Niente Kossovo in copertina questa settimana per il Nouvel Observateur. Riprende il posto d’onore uno dei temi cari al settimanale di Jean Daniel: i nuovi giovani e le nuove possibilita’ formativee professionali che si sviluppano piu’ o meno clandestinamente accanto ai curricula piu’ tradizionali. Prendendo spunto dal libro di Daniel Goleman sull’intelligenza emotiva (che fino ad ora in Francia non aveva avuto la risonanza toccatagli invece nel nostro paese) un lungo dossier perora la causa degli altri lavori: quelli non contemplati dalla ‘voie royale’ dei grandi licei, grandes ecoles, grandi istituzioni della vita pubblica francese. Il messaggio in sostanza e’: se e’ seria una vocazione e’ il bene piu’ prezioso in mano ad un giovane per farsi strada nella vita. Invece di mortificarla con la costante valutazione dell’IQ in forma di voto scolastico, ancrebbe incoraggiata insegnando ai ragazzi soprattutto le virtu’ della tenacia e dell’agilita’ personale e professionale. Oggi come oggi per l’88% dei francesi e’ difficile o ‘molto difficile’ per un giovane fare della propria passione una fonte di reddito, mentre per la maggioranza dei ragazzi oltre i quindici anni sono ancora famiglia e scuola a poter aiutare a realizzare i propri sogni. Quell stesse istituzioni che secondo il Nouvel troppo spesso non sanno ascoltare i desideri e cercano di imporre la loro visione astratta, platonizzante, anemica del mondo del lavoro e della vita.

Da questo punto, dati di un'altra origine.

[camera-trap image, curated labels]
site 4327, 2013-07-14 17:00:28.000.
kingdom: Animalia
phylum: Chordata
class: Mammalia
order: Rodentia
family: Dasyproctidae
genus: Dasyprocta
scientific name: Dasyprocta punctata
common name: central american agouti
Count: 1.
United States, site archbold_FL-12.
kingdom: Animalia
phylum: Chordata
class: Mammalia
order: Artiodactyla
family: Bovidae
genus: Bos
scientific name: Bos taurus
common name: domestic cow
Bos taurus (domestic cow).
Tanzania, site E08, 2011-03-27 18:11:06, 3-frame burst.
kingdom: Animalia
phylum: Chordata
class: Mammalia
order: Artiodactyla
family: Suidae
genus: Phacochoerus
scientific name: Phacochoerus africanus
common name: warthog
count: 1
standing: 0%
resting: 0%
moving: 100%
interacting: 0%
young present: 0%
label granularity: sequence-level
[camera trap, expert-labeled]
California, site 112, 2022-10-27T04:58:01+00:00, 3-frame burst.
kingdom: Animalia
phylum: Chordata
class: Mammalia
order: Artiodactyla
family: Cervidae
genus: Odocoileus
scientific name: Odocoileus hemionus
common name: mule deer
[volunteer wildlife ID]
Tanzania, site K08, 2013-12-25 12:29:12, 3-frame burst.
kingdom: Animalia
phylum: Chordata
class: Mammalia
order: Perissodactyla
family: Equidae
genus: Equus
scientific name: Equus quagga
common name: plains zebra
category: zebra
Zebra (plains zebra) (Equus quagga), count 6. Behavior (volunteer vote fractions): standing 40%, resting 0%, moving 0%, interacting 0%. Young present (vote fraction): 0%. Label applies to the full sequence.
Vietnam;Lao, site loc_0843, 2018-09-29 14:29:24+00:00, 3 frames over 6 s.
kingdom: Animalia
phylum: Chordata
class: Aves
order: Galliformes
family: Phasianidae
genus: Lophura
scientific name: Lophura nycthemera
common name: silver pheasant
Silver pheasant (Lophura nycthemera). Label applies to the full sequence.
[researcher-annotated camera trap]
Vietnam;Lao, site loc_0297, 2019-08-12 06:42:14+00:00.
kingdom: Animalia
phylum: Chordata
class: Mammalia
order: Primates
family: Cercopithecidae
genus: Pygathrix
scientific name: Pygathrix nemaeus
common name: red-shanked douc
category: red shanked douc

Sul Kossovo si segnala invece l’editoriale del direttore che mette in guardia da buon francese contro la supremazia americana, un’intervista a un esperto di strategia internazionale che prevede il crollo dell’Alleanza in caso diconflitto terrestre e un articolo dal titolo eloquente: ‘Media: il rigore paga’. A piu’ di un mese dalla guerra secondo Philippe Gavi si assiste ad un fenomeno confortnte: la gente ha ricominciato ad avere fiducia nei giornalisti. Non si sono ripetute le sbornie ideologico-mediatiche della guerra del Golfo, si e’ cercato di presentare entrambi i punti di vista del conflitto, e’ ricomparso il condizionale negletto al tempo della campagna anti-Saddam, si e’ tornati alla pratica desueta del controllo delle fonti. Il pubblico dimostra di apprezzare e anche le casse dei network sembrano trarre giovamento dal nuovo corso meno spettacolarizzante e piu’ riflessivo: la guerra del Golfo era costata a TF1 110 milioni di franchi in due mesi, quella in Kossovo non viaggia a piu’ di 15-20 milioni di franchi al mese.